No segundo dia saímos bem cedo para aproveitar o horário mais ativo dos tucunarés na região. Enquanto eu trabalhava com streamers buscando os peixes que estavam mais profundos, Mel insistia nas iscas de superfície, pois queria ver o ataque do agressivo tucunaré. Sua isca pousava na água com graça e exatamente no ponto desejado. O mestre do fly justificava plenamente sua fama. 

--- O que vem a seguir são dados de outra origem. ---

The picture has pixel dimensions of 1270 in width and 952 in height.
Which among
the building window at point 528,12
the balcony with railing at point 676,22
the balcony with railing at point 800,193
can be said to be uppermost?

Logo no início da manhã, ao executar mais um de seus preciosos arremessos, uma onda se formou junto a uma galhada tão logo a isca tocou a água. Meu coração bateu forte e só pude perceber um sutil toque na linha. A isca deslizou alguns centímetros para a frente e o som explodiu como uma bomba. No momento que a isca desapareceu, Mel fisgou rapidamente e um sorriso maroto indicava que estava seguro e pronto para a briga. Ele tinha pleno domínio da situação e trabalhou aquele belo tucunaré com grande maestria. Após a liberação do peixe, falou pausadamente: “Rubinho, o tucunaré é um dos peixes mais agradáveis de se pescar. Eu estou muito impressionado.” 

A partir daquele momento, relaxei e tive um dos melhores dias de pesca de minha vida. Trocamos muitas informações e aproveitei para perguntar tudo o que vinha na minha cabeça. E, entre uma dica e outra, os peixes iam atacando nossas iscas e chegamos, inclusive, a fazer alguns dublês ao longo dessa pescaria. 

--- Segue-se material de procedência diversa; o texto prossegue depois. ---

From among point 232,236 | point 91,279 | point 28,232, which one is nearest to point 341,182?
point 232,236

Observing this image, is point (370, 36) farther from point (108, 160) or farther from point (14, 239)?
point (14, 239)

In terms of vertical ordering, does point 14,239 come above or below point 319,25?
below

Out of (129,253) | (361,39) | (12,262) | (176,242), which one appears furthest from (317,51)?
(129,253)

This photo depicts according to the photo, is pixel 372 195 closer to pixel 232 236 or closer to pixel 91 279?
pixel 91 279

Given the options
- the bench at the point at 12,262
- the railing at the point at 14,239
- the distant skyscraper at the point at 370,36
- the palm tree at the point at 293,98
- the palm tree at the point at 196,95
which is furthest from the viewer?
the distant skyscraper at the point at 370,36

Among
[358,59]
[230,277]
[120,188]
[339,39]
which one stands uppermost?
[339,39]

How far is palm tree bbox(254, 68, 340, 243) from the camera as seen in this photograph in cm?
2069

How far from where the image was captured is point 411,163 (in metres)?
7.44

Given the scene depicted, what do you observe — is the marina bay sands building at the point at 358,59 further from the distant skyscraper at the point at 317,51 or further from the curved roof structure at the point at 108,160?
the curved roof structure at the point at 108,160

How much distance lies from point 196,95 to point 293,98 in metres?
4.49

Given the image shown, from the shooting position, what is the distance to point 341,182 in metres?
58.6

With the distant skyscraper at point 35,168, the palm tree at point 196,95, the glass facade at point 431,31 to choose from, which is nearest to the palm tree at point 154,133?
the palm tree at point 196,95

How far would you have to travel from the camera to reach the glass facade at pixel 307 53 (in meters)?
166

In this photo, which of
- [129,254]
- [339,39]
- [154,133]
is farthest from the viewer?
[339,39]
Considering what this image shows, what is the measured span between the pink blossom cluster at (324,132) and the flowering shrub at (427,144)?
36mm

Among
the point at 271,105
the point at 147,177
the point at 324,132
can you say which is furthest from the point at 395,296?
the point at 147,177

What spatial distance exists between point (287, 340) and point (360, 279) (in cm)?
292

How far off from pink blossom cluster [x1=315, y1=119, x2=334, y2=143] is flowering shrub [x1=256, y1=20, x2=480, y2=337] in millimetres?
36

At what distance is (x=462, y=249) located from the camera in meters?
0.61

No último dia, fizemos uma pescaria bem mais tranqüila, pois tanto ele como Fanny já haviam pescado diversos tucunarés, além de outras espécies. Só não tivemos tempo de ir em busca dos trairões que, com sua fúria, é outro peixe esportivo representativo daquelas águas. 

A pesca esportiva no Brasil ganhou muito com a vinda deste casal que tanto tem feito pela pesca de fly em todo mundo. Ganhamos também um novo embaixador que divulgará para todos os povos o potencial de pesca das águas brasileiras.